Starbase’s safety record
Workers have suffered serious injuries at SpaceX’s Starbase facility for years. In 2023, a Reuters report on the safety of Starbase revealed several previously unreported injuries, as well as the fact that an employee died at the South Texas site in 2014 when construction began.
Publicly available data shows the site remains dangerous compared to other SpaceX facilities and those operated by its competitors.
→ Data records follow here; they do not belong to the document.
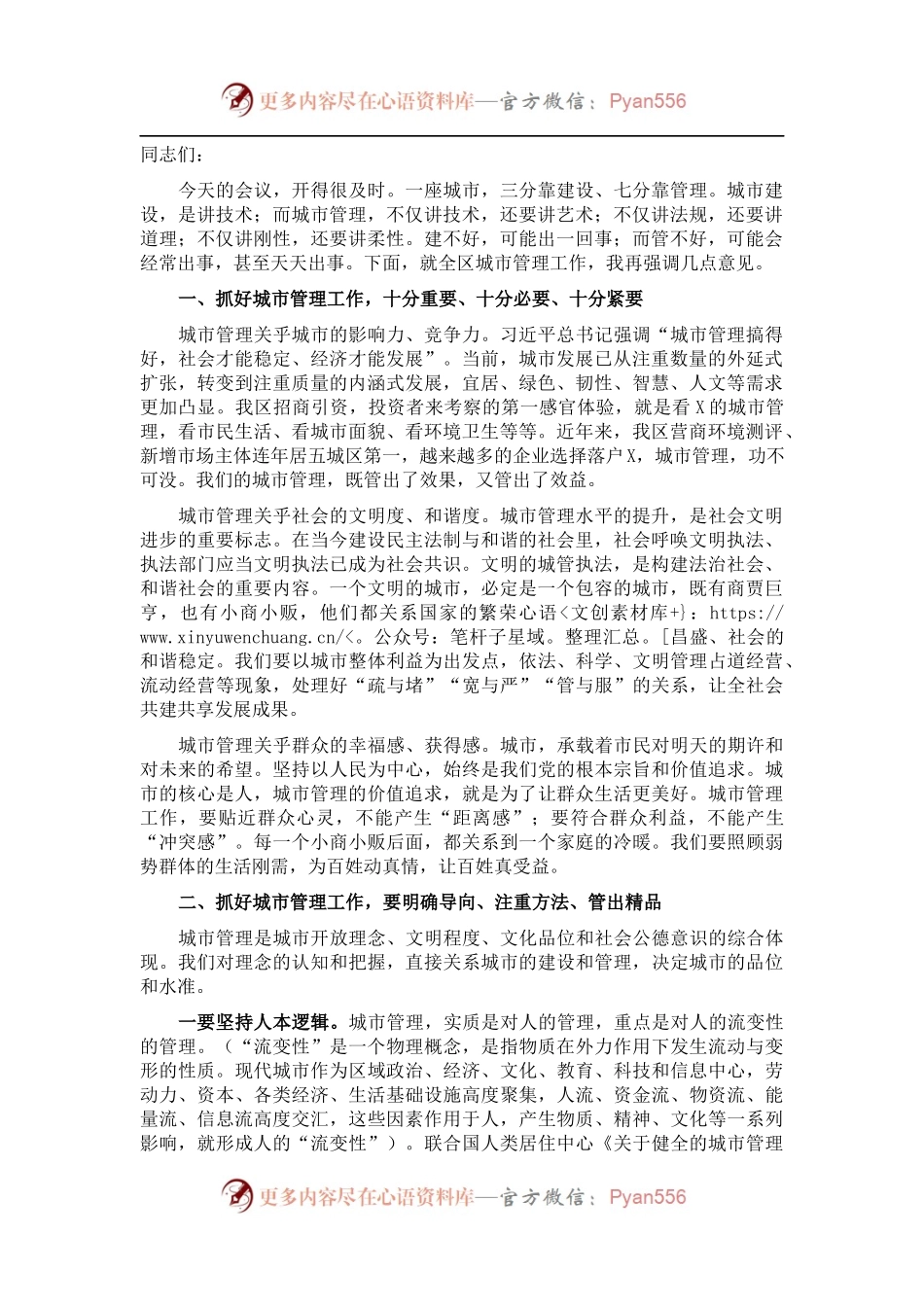 区委副书记、区长在2021年全区城市管理工作会议上的讲话.docx_第1页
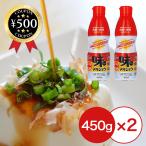  круг 10 большой магазин тест maru juu свежий бутылка 450ml× 2 шт .. бутылка соевый соус соя dasidasi соевый соус присоединение соевый соус .. соевый соус . тест . изобилие приправа кулинария японская кухня отметка использование 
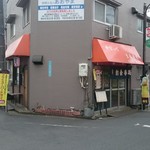 お食事処 かなっぺ - 風貌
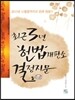 2014 최근3년 헌법재판소 결정지문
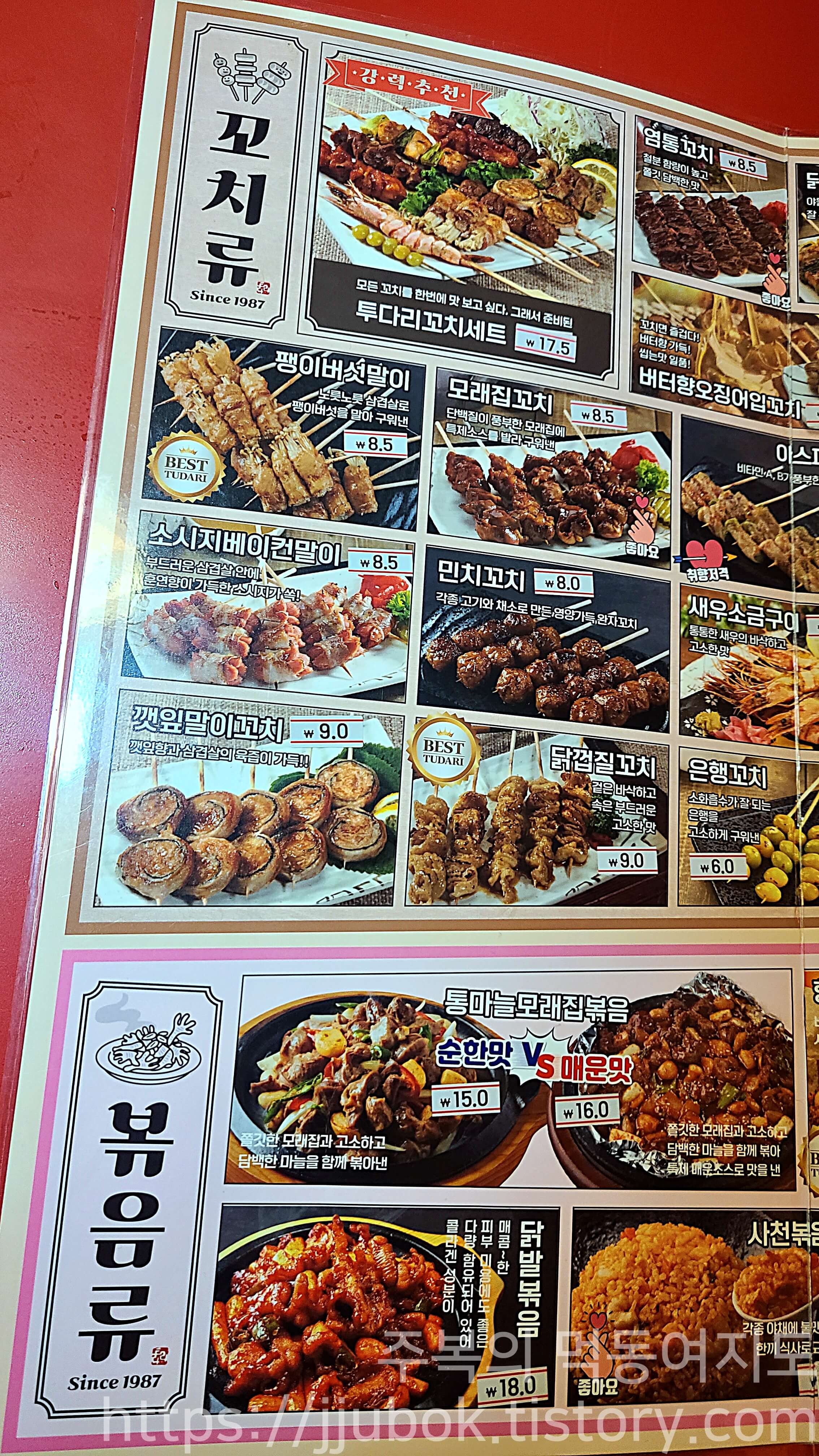 투다리-메뉴판-꼬치류-볶음류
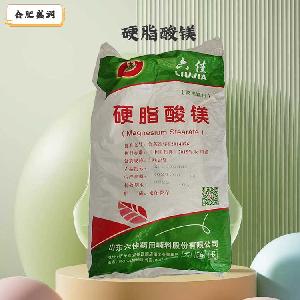 硬脂酸鎂（食品級(jí)價(jià)格）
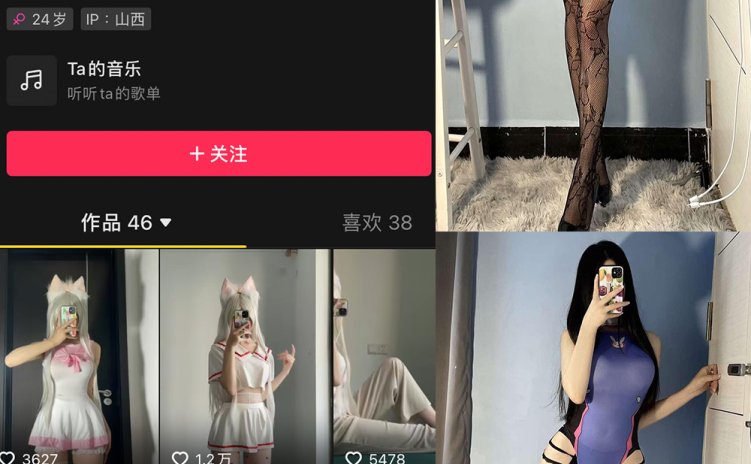 抖音 小椒 微密圈 NO.006期 【49P2V】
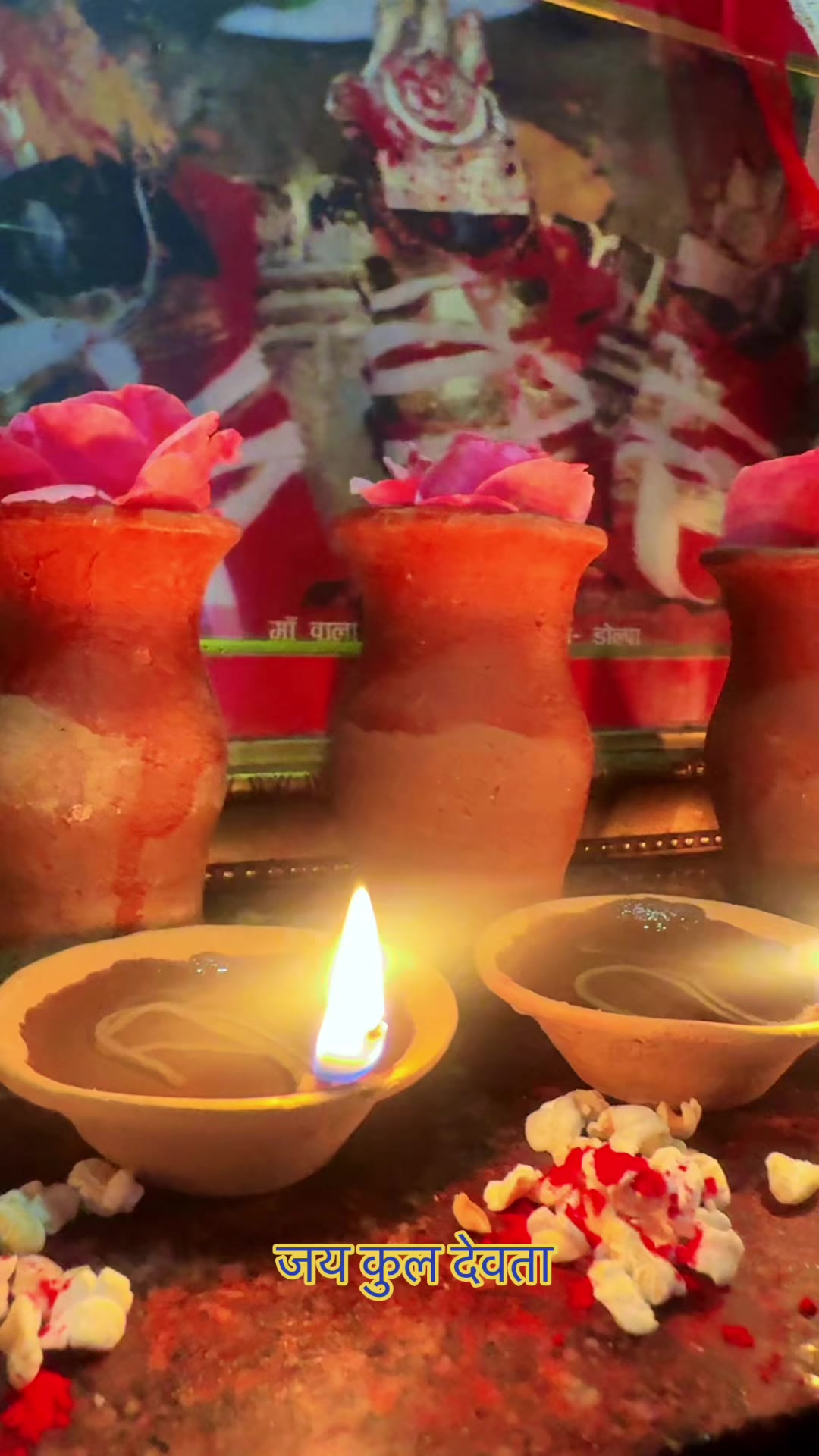 @📿ॐदिव्यत्रिपूरा आनंद गुरुमाँ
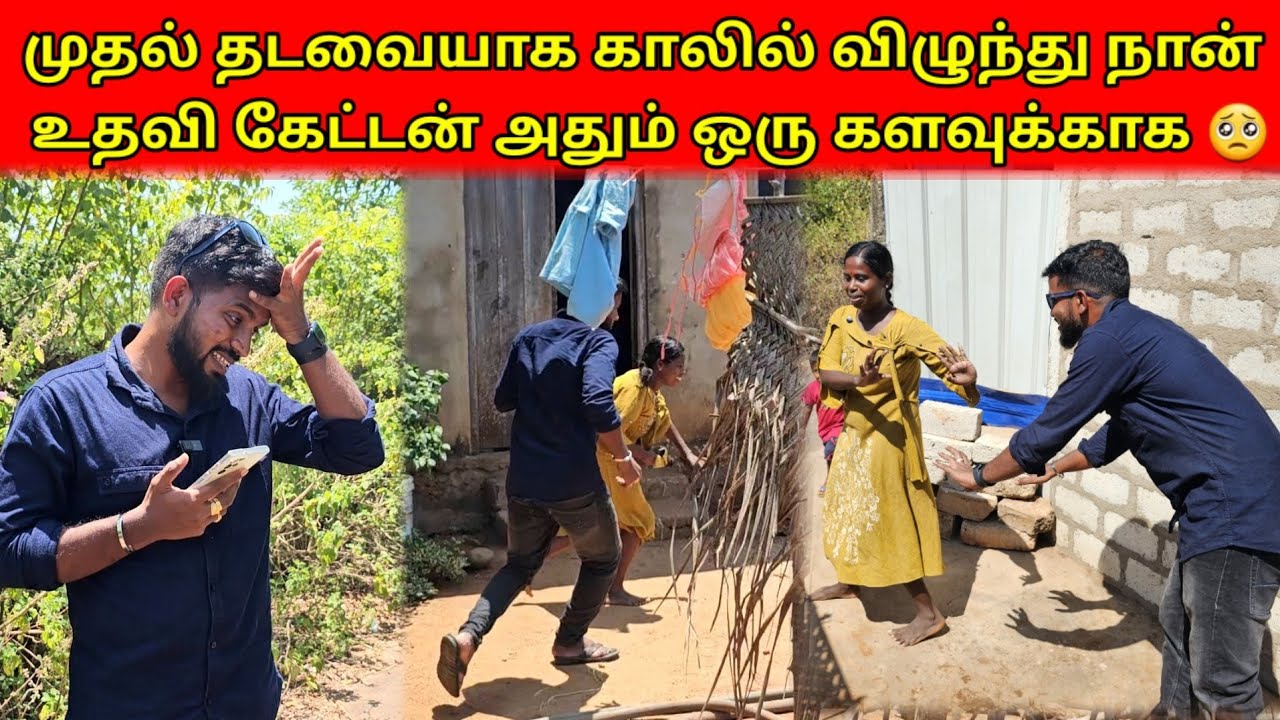 PRANK SUCCESS🤭 வாழ்க்கைனா இப்படி தான் கஷ்டம் மாறி வரும் | Tamil | SK VLOG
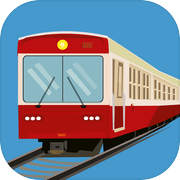 電車でQ！icon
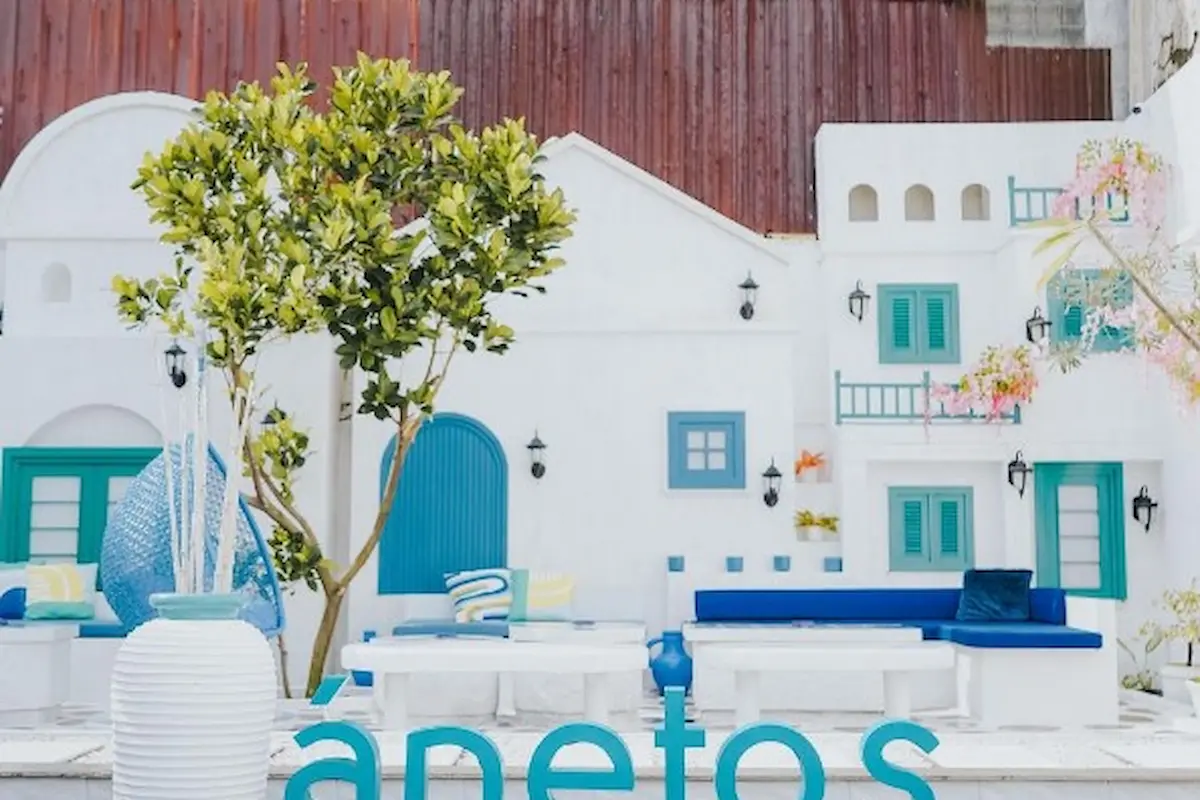Anetos Coffee and Brunch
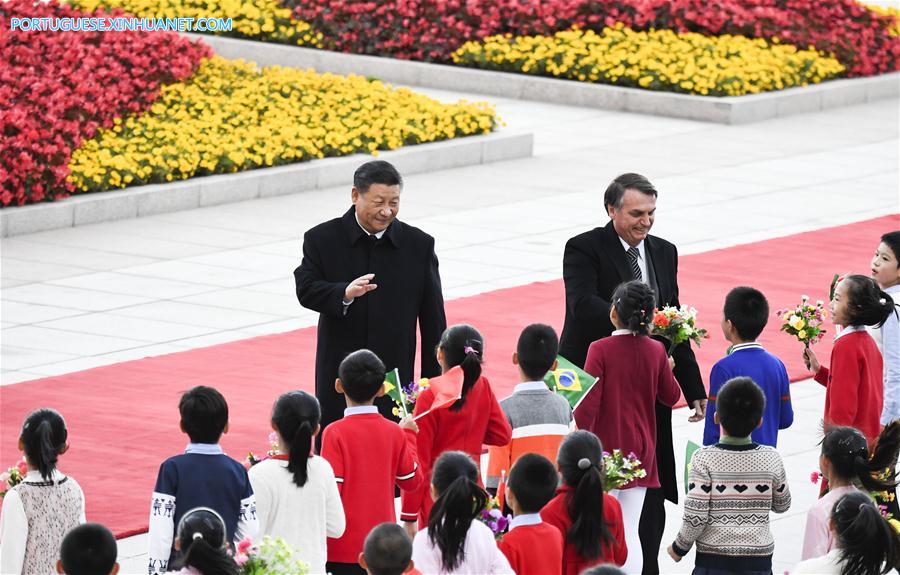 Presidentes chinês e brasileiro realizam conversações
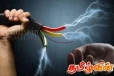 யாழில் மின்சாரம் தாக்கியதில் சிறுவன் பலி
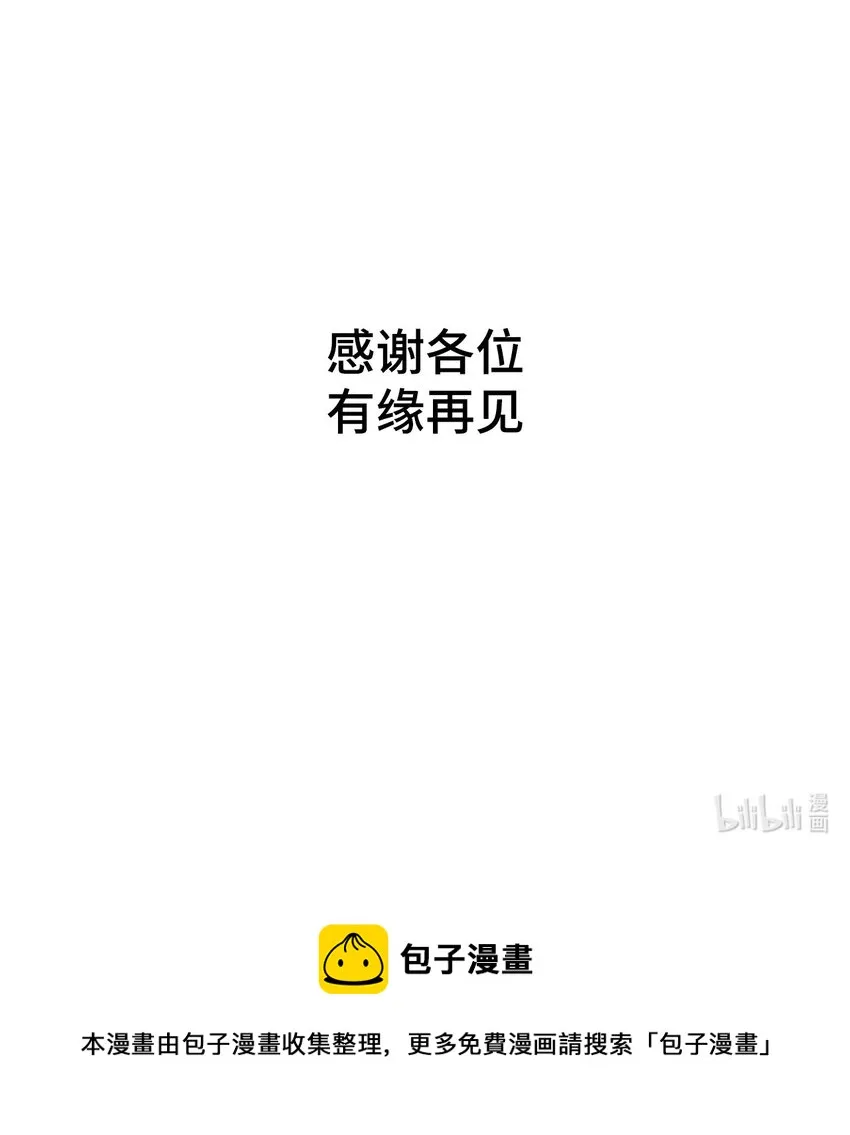 第18话 主场 第21页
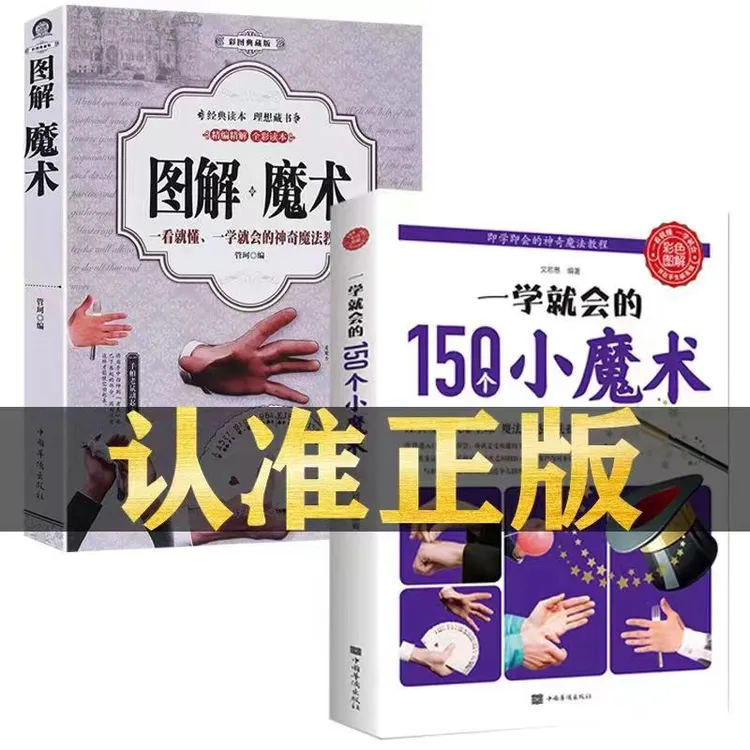 荣景优品  图解魔术 纸牌魔术书魔术道具揭秘扑克牌魔术教程书籍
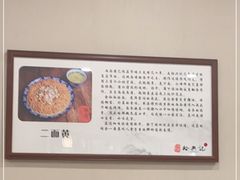 -裕兴记·三虾面(西北街总店)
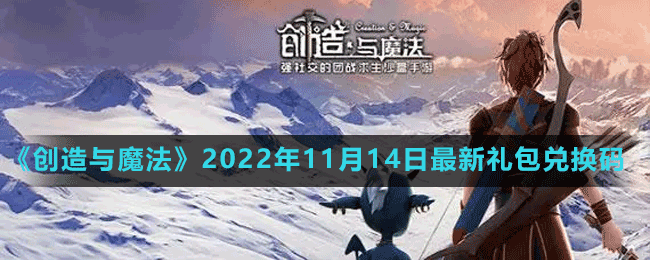 《創(chuàng)造與魔法》2022年11月14日最新禮包兌換碼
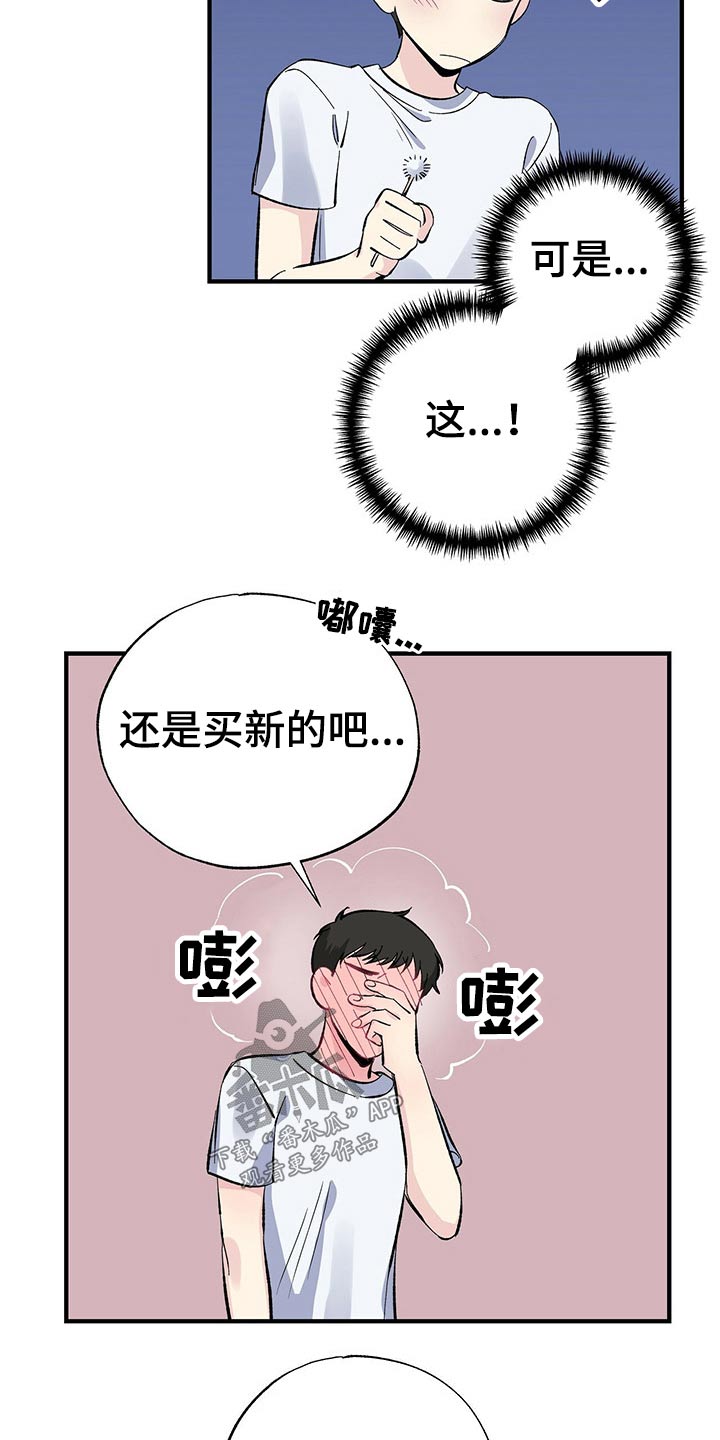 《暧昧误会》漫画最新章节第55章：耳勺免费下拉式在线观看章节第【4】张图片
A TechCrunch analysis of OSHA data last July found that Starbase had an overall recordable incident rate (TRIR) of about 4.27 injuries per 100 workers in 2024. SpaceX’s McGregor rocket test facility in Texas had a TRIR of 2.48 in 2024, and its Hawthorne, California, site had a recordable incident rate of 1.43. The confirmed infection rate for aviation manufacturing as a whole in 2024 was 1.6 infections per 100 workers.
Starbase’s TRIR “is a red flag that there are serious safety issues that need to be addressed,” former OSHA chief of staff Debbie Berkowitz told TechCrunch at the time.
Transparency at Starbase is also difficult. Companies are supposed to report serious injuries to OSHA within 24 hours if they involve hospitalization, amputation, or loss of an eye. While SpaceX appears to have done that in the Cavazos case, OSHA fined SpaceX $7,000 in early June for not reporting a different infection at Starbase that fell into one of those categories. SpaceX objected to the penalty and the two sides reached an undisclosed settlement.
SpaceX built Starbase more than a decade ago, but the company has big plans to expand the facility in the coming years. It is currently building a $250 million, 700,000-square-foot rocket factory called “Gigabay” that is expected to be completed by the end of 2026. The company said it could be used to make up to 1,000 Starship rockets per year.
The pressure has only been mounting on SpaceX, too. NASA’s acting administrator, Sean Duffy, recently criticized the company for not moving fast enough to return astronauts to the moon, after Musk called lunar missions a “distraction” from Mars. Duffy suggested that NASA may choose to use rockets from Jeff Bezos’ space company, Blue Origin, to land humans on the moon before China, which is expected to attempt the feat in 2029.